Bei der Suche nach Antworten hielt ich mich immer zu an unsere beiden Hausverwalter: Gina und Mario. Dieses ältere Pärchen ist der Inbegriff der italienischen Freundlichkeit und Wärme. Sie haben das besondere Gespür, dir das Gefühl zu geben, dass du etwas besonderes bist. Auch der Umgang untereinander war einfach nur schön mit anzusehen. Die Liebe, die sich diese beiden Menschen gegenseitig geben, war das schönste, dass meine Augen seit langem gesehen habe. Eine Art der Fürsorge, wie sie in unserem kalten und grauen Deutschland doch oft im Stress des Alltags irgendwie ein Stück weit verloren geht. Somit stand mein Ziel fest: die italienischen Werte in mein Leben mit einbauen und so versuchen, endlich wieder Glück und Freude intensiv wahrnehmen.
Ein ganz besonderes Highlight, welches wir mit Gina und Mario erlebten war die Kartoffelernte im Mondlicht.
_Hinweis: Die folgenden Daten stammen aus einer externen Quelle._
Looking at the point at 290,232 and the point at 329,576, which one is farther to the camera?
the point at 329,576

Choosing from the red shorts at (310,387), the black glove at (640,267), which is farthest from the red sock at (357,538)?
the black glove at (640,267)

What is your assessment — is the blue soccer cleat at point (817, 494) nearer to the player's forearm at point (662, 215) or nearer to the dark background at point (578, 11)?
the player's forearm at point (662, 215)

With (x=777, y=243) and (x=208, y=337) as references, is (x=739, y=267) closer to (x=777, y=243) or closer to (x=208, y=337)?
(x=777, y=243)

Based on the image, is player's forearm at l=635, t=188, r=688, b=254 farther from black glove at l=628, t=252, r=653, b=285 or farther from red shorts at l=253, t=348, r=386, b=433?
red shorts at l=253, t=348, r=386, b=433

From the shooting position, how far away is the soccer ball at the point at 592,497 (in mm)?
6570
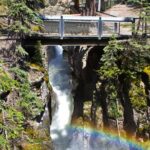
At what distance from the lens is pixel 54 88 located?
32.2m

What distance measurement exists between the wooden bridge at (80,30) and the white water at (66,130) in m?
5.59

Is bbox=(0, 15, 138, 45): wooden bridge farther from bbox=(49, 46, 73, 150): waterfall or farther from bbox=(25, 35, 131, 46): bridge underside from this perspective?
bbox=(49, 46, 73, 150): waterfall

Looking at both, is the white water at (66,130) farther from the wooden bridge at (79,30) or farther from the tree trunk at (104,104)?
the wooden bridge at (79,30)

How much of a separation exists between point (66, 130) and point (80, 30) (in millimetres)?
6604

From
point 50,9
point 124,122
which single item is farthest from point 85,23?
point 50,9

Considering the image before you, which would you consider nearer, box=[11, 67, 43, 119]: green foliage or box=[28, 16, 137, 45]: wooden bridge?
box=[11, 67, 43, 119]: green foliage

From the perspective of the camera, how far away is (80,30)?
26.3 meters

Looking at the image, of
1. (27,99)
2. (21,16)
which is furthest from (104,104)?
(27,99)

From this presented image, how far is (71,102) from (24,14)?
9579 mm

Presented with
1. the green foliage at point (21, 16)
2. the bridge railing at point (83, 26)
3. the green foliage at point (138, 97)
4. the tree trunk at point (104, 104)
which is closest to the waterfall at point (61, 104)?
the tree trunk at point (104, 104)

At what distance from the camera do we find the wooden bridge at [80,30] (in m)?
25.6

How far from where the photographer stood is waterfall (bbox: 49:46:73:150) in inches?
1121

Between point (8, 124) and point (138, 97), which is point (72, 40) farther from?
point (8, 124)

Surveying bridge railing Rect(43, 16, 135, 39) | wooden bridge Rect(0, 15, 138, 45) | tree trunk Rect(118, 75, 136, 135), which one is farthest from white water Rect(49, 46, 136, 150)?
bridge railing Rect(43, 16, 135, 39)
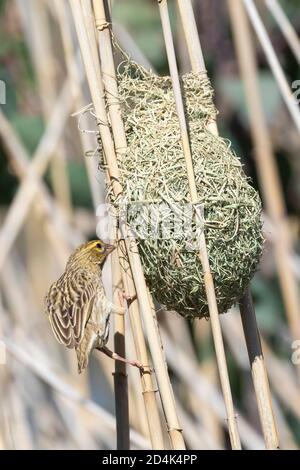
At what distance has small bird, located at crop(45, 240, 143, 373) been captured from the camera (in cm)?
345

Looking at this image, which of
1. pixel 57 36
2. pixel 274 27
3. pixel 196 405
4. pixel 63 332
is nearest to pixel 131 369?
pixel 63 332

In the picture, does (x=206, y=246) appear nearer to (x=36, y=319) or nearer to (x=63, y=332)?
(x=63, y=332)

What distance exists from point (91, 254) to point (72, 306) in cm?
23

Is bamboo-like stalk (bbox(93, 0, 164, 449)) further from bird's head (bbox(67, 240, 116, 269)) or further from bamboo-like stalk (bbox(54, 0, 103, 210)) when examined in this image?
bamboo-like stalk (bbox(54, 0, 103, 210))

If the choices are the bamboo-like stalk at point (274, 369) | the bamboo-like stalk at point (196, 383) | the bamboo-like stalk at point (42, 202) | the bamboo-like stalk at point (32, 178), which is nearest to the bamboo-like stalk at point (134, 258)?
the bamboo-like stalk at point (32, 178)

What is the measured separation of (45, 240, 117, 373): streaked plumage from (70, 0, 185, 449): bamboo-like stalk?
706 mm

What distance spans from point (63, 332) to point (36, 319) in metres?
1.88

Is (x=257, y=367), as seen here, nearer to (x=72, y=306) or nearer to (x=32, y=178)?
(x=72, y=306)

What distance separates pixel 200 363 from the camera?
5367 mm

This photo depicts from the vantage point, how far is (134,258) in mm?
2670

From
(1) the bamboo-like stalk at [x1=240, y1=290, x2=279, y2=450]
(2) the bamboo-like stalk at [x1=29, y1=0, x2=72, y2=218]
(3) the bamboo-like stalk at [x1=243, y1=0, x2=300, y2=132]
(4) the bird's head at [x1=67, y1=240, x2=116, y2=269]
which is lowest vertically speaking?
(1) the bamboo-like stalk at [x1=240, y1=290, x2=279, y2=450]

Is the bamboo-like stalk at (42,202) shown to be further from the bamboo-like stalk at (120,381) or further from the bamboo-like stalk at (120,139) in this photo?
the bamboo-like stalk at (120,139)

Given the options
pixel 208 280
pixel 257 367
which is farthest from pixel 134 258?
pixel 257 367

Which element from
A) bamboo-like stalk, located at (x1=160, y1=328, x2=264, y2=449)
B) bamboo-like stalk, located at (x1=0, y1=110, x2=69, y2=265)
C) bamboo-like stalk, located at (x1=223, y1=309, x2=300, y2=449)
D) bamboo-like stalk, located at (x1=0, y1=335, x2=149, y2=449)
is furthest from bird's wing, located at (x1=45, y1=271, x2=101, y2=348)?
bamboo-like stalk, located at (x1=223, y1=309, x2=300, y2=449)
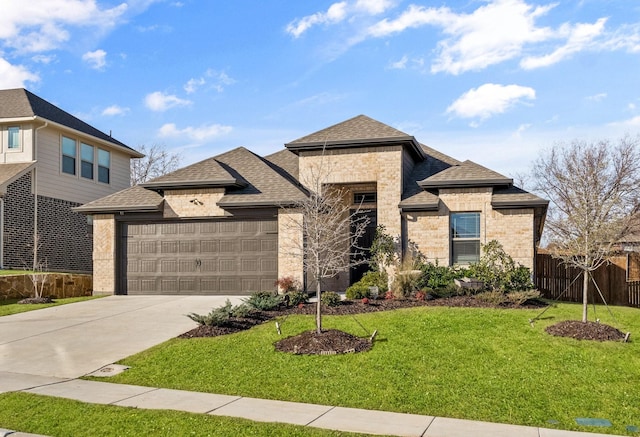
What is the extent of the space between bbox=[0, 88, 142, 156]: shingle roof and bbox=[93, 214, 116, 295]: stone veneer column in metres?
6.89

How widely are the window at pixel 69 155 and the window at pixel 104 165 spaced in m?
1.89

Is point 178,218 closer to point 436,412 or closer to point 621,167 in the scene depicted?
point 436,412

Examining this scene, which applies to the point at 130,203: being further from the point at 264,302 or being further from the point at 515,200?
the point at 515,200

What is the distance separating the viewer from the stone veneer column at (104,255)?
20.1 m

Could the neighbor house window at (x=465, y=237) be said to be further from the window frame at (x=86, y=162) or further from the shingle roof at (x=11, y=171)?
the window frame at (x=86, y=162)

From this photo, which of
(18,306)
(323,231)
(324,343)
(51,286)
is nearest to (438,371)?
A: (324,343)

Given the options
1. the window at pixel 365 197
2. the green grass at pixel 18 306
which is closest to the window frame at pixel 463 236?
the window at pixel 365 197

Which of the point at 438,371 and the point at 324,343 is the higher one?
the point at 324,343

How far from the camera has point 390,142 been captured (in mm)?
19031

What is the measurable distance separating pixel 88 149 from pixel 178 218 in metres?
10.8

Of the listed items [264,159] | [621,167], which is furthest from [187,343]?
[621,167]

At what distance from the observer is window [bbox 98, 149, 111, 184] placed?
1125 inches

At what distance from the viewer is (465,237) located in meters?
18.1

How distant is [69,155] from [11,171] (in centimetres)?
316
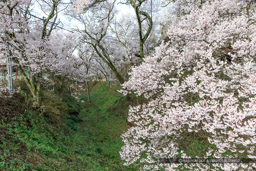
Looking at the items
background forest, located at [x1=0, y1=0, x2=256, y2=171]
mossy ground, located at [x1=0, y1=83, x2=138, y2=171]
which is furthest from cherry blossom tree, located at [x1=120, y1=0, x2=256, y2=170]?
mossy ground, located at [x1=0, y1=83, x2=138, y2=171]

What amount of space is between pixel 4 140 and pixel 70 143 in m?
3.26

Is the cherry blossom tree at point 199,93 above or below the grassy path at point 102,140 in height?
above

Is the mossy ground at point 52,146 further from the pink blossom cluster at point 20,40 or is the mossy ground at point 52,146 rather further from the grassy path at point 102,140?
the pink blossom cluster at point 20,40

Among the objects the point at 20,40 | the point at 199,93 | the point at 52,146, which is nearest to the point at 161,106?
the point at 199,93

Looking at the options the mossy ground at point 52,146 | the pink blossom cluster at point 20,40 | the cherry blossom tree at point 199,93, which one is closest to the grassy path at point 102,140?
the mossy ground at point 52,146

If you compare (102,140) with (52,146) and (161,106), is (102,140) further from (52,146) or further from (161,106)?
(161,106)

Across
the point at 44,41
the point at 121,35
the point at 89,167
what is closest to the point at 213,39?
the point at 89,167

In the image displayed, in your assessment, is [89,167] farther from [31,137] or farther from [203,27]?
[203,27]

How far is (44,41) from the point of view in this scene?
9.20 meters

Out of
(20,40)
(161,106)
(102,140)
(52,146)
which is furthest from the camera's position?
(102,140)

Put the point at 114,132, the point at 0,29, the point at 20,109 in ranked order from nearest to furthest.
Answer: the point at 0,29 → the point at 20,109 → the point at 114,132

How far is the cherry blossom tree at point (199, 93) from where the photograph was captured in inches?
133

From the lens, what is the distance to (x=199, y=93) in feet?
13.2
Hinter ihrem Haus hatten die beiden ein riesiges Areal, auf dem sämtliche Gemüsesorten ihre Früchte trugen. Eine kleine Höhle wurde zu einem Weinkeller ausgebaut. Beim betreten stieg mir miefiger Geruch in die Nase, doch das Innenleben der Höhle war ein einmaliger Anblick. Tausende von Weinflaschen und Karaffen stapelten sich bis in die hintersten Winkel der Höhle. Obwohl es irgendwie gruselig schien, war es doch interessant mit anzusehen. Mario holte ein paar Gläser und zapfte den Wein direkt aus dem Fass. Das war mein erstes Glas toskanischer Wein. Ein Gaumenschmaus. Der Traubensaft bahnte sich den Weg meine Kehle hinunter und erfrischte jede meiner Zellen mit seiner Fruchtigkeit. Ich spürte die Trauben in mir explodieren und so musste ich grinsen.
Auf das Gläschen Wein folgte dann der aufregende Teil des Abends: die Kartoffelernte. Nachdem uns die Sonne verlassen hatte, tauchte ein riesiger Vollmond das Land in sein bezauberndes Licht. Alles glänzte förmlich und ich saugte die nächtliche Atmosphäre in mich hinein.
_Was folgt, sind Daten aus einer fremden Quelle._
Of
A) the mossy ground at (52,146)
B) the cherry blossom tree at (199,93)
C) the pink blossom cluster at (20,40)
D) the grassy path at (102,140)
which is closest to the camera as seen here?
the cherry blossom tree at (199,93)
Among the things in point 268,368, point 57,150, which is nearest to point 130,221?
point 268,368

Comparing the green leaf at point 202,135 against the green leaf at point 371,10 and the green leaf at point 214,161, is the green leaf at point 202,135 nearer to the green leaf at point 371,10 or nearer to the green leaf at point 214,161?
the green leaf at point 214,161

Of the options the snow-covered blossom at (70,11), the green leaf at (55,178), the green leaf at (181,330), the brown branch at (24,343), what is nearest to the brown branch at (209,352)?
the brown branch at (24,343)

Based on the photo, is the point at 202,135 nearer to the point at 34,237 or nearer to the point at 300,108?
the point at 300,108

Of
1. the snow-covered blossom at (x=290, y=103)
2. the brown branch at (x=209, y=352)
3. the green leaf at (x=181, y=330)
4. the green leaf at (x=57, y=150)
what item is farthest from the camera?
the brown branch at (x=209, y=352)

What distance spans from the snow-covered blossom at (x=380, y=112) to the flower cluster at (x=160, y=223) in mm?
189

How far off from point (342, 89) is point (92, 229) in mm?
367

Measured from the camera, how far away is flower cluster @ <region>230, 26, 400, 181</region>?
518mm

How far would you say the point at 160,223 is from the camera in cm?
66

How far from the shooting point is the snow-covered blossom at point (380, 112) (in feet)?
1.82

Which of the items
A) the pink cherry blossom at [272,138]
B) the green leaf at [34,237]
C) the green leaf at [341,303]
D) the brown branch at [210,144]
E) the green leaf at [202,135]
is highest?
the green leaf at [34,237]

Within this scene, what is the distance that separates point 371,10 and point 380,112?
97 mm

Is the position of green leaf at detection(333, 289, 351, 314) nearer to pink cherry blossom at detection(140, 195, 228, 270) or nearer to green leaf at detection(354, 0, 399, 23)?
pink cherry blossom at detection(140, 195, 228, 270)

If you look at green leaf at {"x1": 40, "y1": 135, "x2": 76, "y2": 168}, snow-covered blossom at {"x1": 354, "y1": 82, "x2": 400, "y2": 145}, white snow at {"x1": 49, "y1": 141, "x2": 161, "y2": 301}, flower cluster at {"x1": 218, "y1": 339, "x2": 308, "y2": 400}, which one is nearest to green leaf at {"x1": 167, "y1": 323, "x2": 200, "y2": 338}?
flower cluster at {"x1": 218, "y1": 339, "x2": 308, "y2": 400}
Nur mit meinen bloßen Händen bewaffnet, fing ich an, die Kartoffeln aus der noch von der Sonne erwärmten Erde zu holen. Immer wieder spazierte eine Spinne oder ein anderes Tier über meine Finger. Obwohl ich bisher immer empfindlich auf Insekten reagiert habe, sah ich die Situation total entspannt. Je mehr Kartoffeln ich aus der Erde in den Sammelkorb beförderte, desto stolzer war ich. Es war ein einmaliges und unglaubliches Gefühl, obwohl es eine so nichtige Aufgabe war. Am Ende gingen wir mit einem bis zum Rand gefüllten Sack Kartoffeln nach Hause. Auch Wein haben wir en Masse geschenkt bekommen.
Mein erstes italienisches Souvenir habe ich mir zwar anders vorgestellt, aber es sind ja bekanntlich die kleinen Dinge, die das Leben ausmachen.
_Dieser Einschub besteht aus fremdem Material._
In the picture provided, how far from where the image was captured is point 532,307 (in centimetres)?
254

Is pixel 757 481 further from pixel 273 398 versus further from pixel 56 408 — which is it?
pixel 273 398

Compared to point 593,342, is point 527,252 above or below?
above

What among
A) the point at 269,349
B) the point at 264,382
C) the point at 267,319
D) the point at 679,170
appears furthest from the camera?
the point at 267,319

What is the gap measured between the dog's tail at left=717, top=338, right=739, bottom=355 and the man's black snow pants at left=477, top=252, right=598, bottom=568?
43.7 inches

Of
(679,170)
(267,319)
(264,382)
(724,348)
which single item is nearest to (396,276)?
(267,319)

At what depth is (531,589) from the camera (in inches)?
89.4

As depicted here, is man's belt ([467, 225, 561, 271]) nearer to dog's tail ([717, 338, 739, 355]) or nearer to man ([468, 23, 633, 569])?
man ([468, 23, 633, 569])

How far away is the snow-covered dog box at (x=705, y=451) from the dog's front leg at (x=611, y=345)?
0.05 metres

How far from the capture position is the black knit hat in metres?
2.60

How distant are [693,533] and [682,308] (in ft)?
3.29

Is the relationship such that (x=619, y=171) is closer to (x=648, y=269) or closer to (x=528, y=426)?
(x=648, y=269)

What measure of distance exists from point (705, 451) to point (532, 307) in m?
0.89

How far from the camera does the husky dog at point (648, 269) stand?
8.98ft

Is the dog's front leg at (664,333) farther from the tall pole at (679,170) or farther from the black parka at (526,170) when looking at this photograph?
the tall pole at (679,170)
Am nächsten Abend wurden wir dann von Gina und Mario zum Essen eingeladen. Es gab alles, was das Schlummerherz begehrt. Von Tomate Mozzarella, über Rosmarinkartoffeln, bis hin zu dem feinsten Kaninchenfleisch, dass ich je in meinem Leben gegessen habe. Ich kann dazu nur sagen, dass ältere, italienische Hausfrauen definitiv das größte Talent zum Kochen haben, als mir jede andere bekannte Person. Es wurde mit so einer Liebe zubereitet, die man mit jedem Bissen in sich aufnahm und verinnerlichte. Die Düfte stiegen mir in die Nase und versetzen mich förmlich in eine Art Trance, das Gelächter von Gina, Mario und den Kindern erfüllte mein Herz mit solch einer Freude, wie ich sie selbst noch nie erlebt habe.
Und so nahm ich eine weitere Lektion für mein Leben mit nach Hause: es sind die kleinen Dinge, die das Leben machen und solange man Menschen um sich herum hat, die einen lieben und die einem gutes Wollen, ist es egal, wo auf der Welt man sich befindet, weil man immer einen Halt hat.
Und mein persönlicher Halt ist die Toskana geworden.